What you are asked to do: Identify each line below that contains the string "instances" and copy every one of them. Case counts.

──────── Entries provided ────────

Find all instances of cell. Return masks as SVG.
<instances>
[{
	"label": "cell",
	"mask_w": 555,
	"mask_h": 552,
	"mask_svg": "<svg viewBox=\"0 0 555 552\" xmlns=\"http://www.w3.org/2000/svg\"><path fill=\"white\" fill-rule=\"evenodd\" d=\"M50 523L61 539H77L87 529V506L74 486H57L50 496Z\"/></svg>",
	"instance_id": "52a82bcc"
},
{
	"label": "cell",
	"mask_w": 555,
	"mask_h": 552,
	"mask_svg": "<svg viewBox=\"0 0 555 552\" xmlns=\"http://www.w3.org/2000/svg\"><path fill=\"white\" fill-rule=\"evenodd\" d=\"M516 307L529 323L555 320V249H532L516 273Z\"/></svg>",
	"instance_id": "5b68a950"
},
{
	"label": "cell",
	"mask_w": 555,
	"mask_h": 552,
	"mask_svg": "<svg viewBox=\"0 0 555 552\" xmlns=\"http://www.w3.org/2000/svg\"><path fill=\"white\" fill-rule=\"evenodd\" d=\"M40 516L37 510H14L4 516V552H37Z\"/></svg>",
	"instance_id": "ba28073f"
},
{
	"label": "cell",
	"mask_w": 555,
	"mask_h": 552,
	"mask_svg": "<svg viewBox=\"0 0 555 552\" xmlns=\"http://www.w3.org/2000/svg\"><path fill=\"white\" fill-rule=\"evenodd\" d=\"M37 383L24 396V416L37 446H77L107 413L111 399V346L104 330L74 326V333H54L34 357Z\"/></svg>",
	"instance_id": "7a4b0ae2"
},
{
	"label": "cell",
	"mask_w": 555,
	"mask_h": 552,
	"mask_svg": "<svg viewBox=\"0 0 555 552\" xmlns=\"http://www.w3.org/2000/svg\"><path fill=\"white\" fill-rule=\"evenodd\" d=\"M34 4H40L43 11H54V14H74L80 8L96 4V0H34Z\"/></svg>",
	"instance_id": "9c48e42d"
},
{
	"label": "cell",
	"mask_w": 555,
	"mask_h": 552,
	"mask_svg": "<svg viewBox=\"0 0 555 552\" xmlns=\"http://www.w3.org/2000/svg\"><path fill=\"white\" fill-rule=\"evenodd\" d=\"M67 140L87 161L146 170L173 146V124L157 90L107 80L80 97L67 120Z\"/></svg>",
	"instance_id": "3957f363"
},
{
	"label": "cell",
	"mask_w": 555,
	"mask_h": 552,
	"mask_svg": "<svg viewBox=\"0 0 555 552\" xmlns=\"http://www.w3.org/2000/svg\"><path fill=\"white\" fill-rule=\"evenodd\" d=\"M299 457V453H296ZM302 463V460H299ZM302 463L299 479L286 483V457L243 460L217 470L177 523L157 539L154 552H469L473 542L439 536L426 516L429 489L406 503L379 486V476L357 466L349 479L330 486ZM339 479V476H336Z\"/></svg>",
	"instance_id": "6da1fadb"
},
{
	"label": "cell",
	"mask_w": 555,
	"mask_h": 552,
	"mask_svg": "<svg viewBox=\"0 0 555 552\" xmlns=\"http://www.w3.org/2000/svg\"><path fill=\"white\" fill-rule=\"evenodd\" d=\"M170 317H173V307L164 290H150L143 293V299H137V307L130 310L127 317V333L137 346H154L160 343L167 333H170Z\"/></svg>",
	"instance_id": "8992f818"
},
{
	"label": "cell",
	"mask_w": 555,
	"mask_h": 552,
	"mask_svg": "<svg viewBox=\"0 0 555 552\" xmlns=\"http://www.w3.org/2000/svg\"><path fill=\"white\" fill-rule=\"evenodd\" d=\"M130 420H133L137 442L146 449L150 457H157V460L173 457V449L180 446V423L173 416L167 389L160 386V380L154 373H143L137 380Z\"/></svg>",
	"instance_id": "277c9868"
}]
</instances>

────────

Solved problem:
Find all instances of cell. Return masks as SVG.
<instances>
</instances>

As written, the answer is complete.